Image-text web data:
<<<<
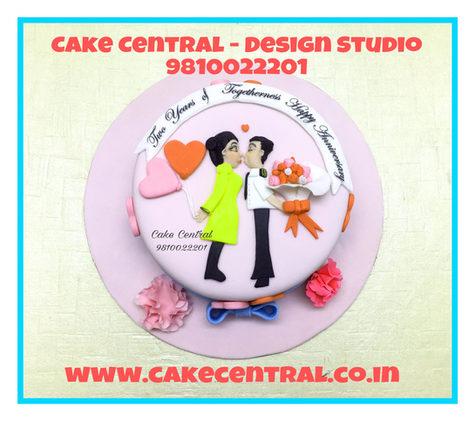 Hugs & Kisses Cake Delhi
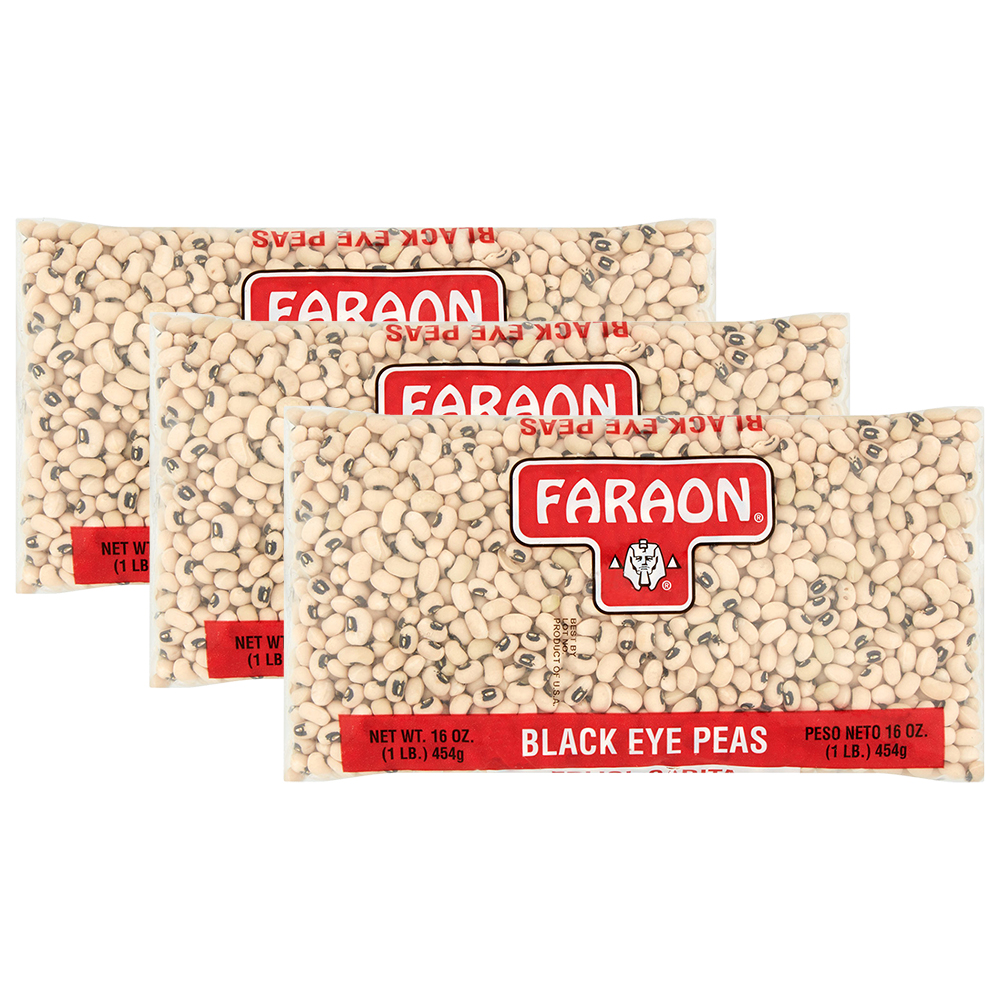 Faraon Black Eye Peas 16 oz (3 Packs)
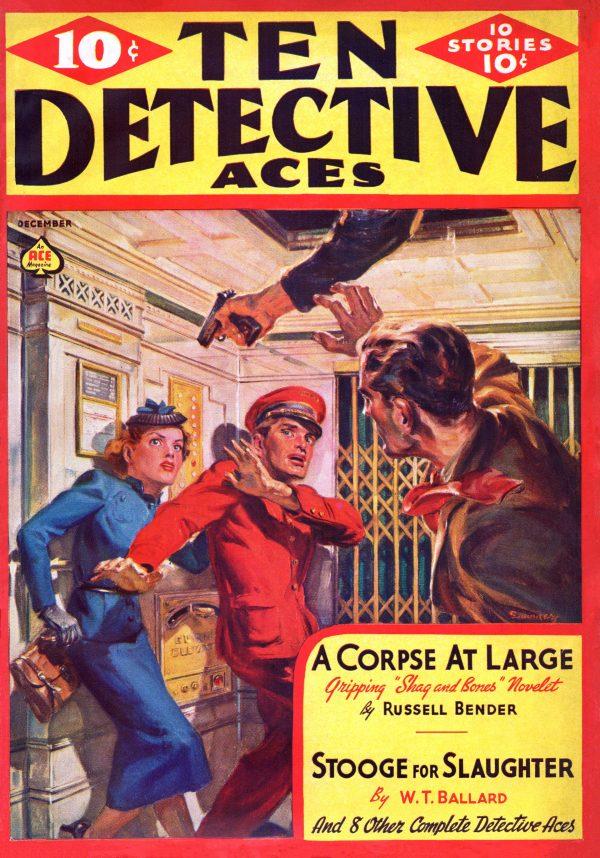 Ten Detective Aces December 1938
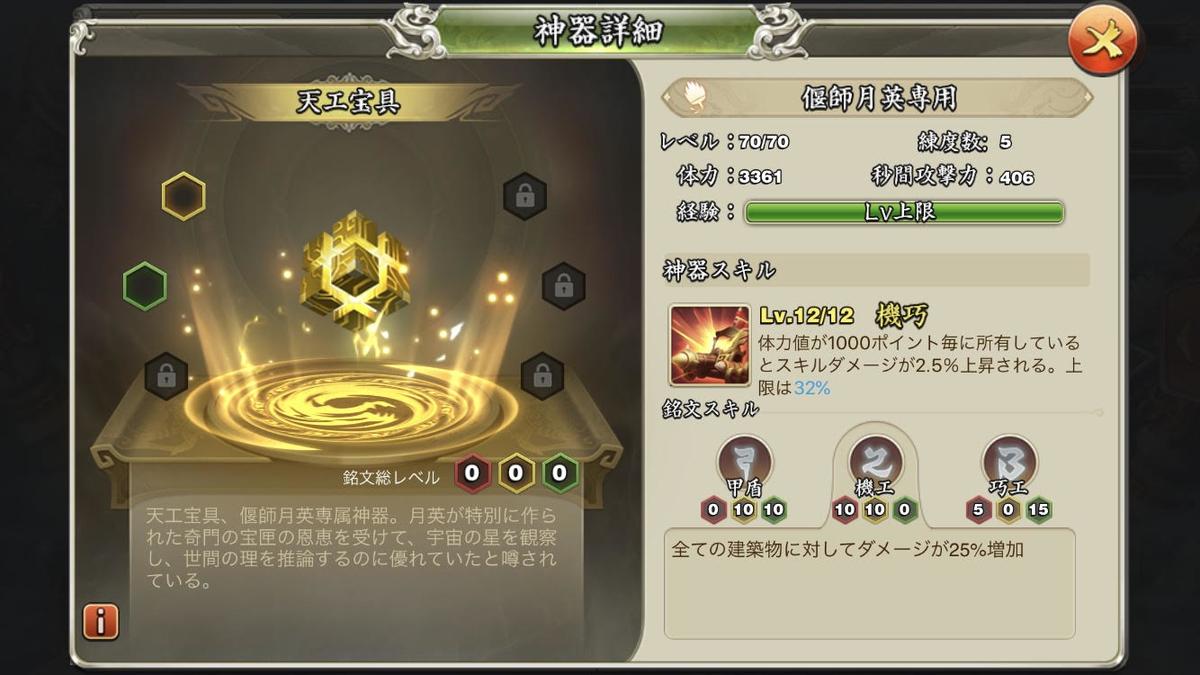 f:id:kadhinaru:20200715193735j:plain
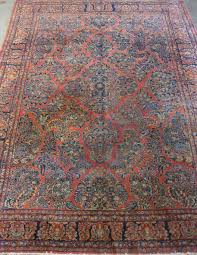 Old Persian Rug by Oriental Rugs U2013 David J Wilkins Oriental Rug Experts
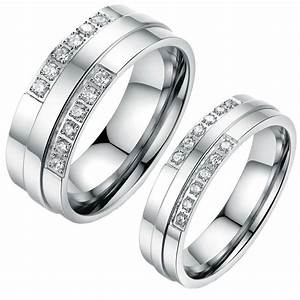 His And Hers Stainless Steel Crystal Coulple Ring Matching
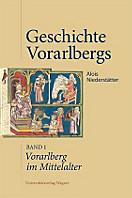 Vorarlberg im Mittelalter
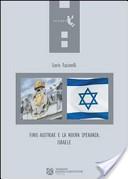 Finis Austriae e la nuova speranza: Israele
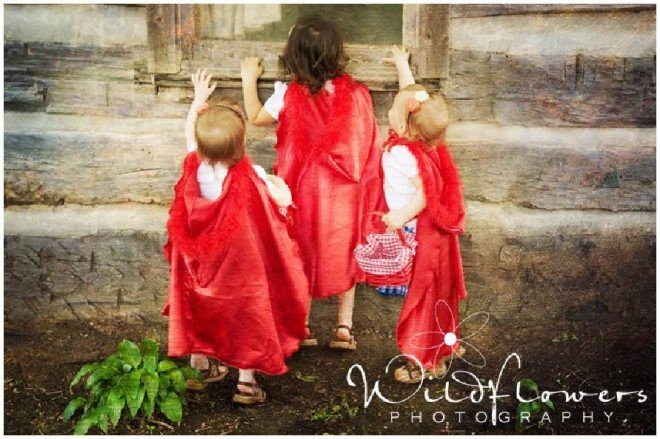 little red riding hood party 6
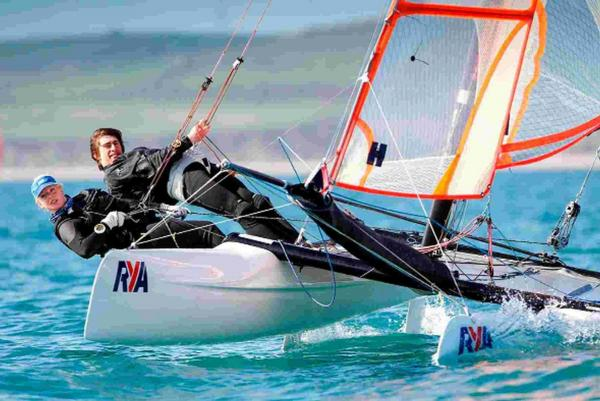 Teen sailor's tragic death: Tributes paid to sailing star Jess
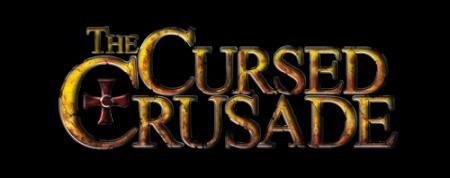 The Cursed Crusade (2011/RUS/ENG/RePack от R.G. Механики)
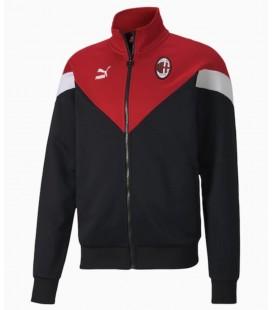 Mikina na zips AC Miláno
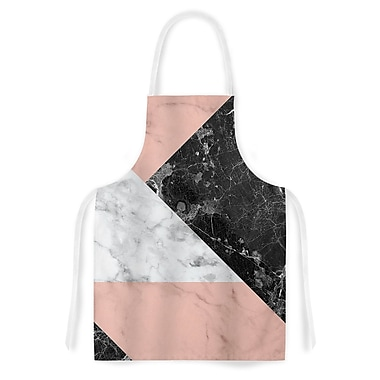 East Urban Home Geo Marble Art Deco Artistic Apron; Coral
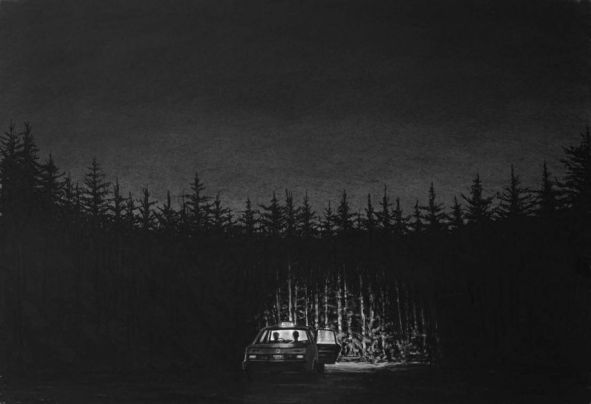 Trevor-Guthrie-Wald-Taxi.-Drawing-95x65cm.-a-space-gallery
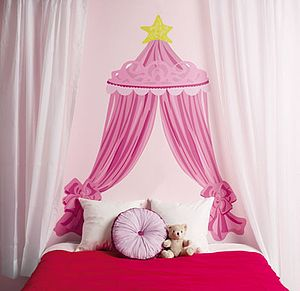 A Princess Headboard Wall Sticker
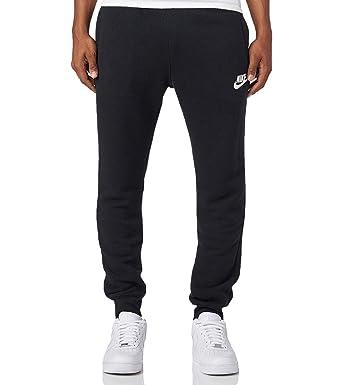 Nike M NSW Heritage Jggr, Pantaloni Sportivi Uomo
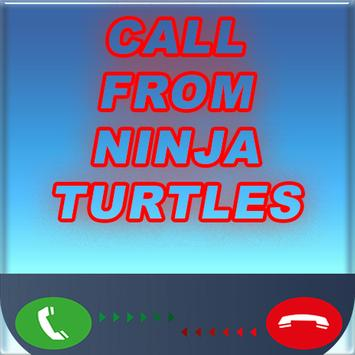 Prank Call From Ninja Turtles screenshot 3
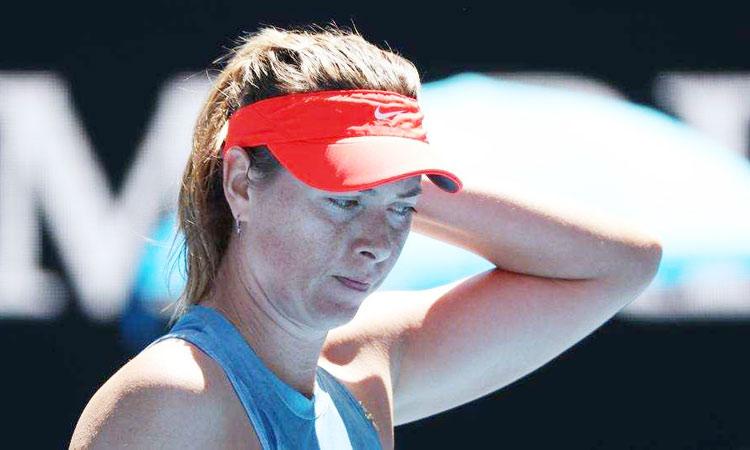 Sharapova in second round of Australian Open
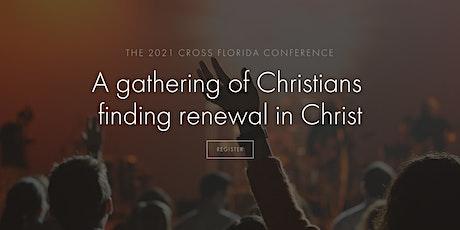 CrossFlorida Conference 2021 tickets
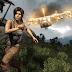 Applenosol 170. Tomb Raider for Mac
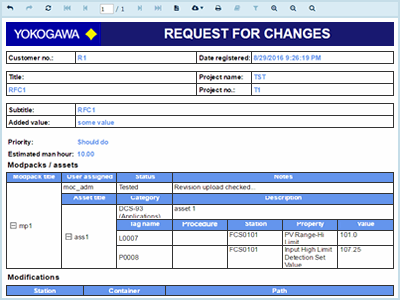 Project asisoft management of change for yokogawa 3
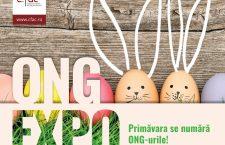 ONG Expo: ziua oamenilor care fac bine Clujului. 30 de organizații își vor prezenta oferta de servicii non-profit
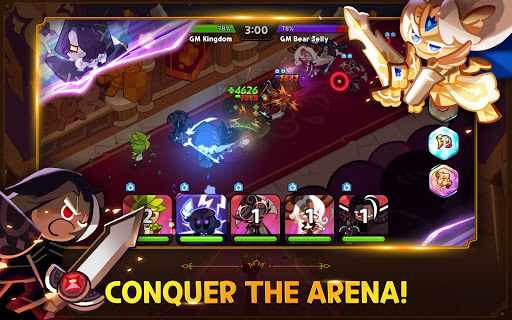 Cookie Run: Kingdom - Kingdom Builder & Battle RPG screenshots apk mod 5
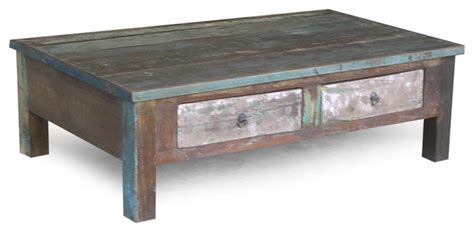 cheap rustic table ls cheap rustic coffee tables table san antonio kijiji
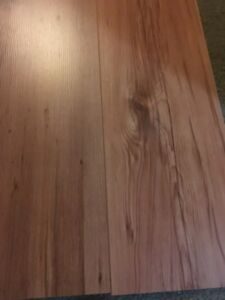 7 boxes of new 8mm Swiss Kronos laminate - Sacramento pine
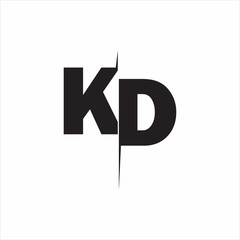KD Logo Letters white background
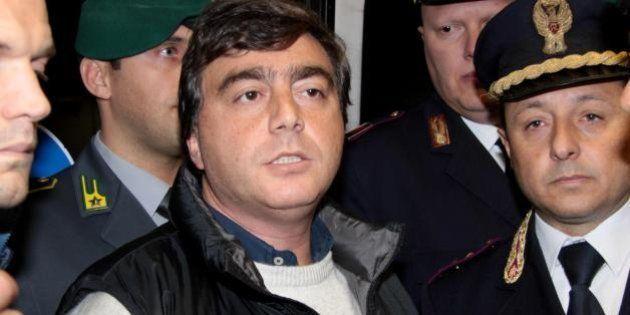 Compravendita senatori, Silvio Berlusconi rinviato a giudizio con Valter Lavitola. Sergio De Gregorio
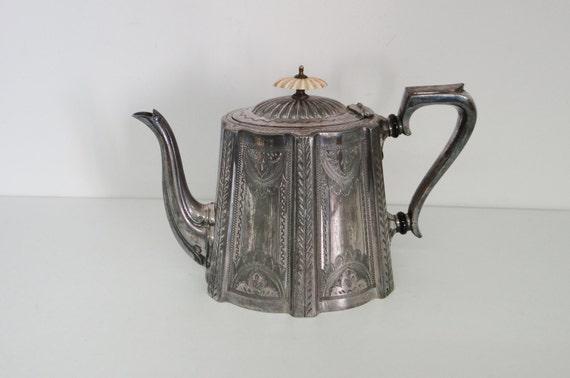 Vintage Teapot Antique Victorian Silver Plate By Daniel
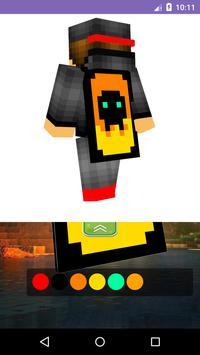 3D Cape Editor for Minecraft screenshot 4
>>>>
After locating the line containing "CrossFlorida Conference 2021 tickets" in the entries above, repeat only it and each later line through the end, exactly, without any pictures.

 CrossFlorida Conference 2021 tickets
 Applenosol 170. Tomb Raider for Mac
 Project asisoft management of change for yokogawa 3
 ONG Expo: ziua oamenilor care fac bine Clujului. 30 de organizații își vor prezenta oferta de servicii non-profit
 Cookie Run: Kingdom - Kingdom Builder & Battle RPG screenshots apk mod 5
 cheap rustic table ls cheap rustic coffee tables table san antonio kijiji
 7 boxes of new 8mm Swiss Kronos laminate - Sacramento pine
KD Logo Letters white background
 Compravendita senatori, Silvio Berlusconi rinviato a giudizio con Valter Lavitola. Sergio De Gregorio
 Vintage Teapot Antique Victorian Silver Plate By Daniel
 3D Cape Editor for Minecraft screenshot 4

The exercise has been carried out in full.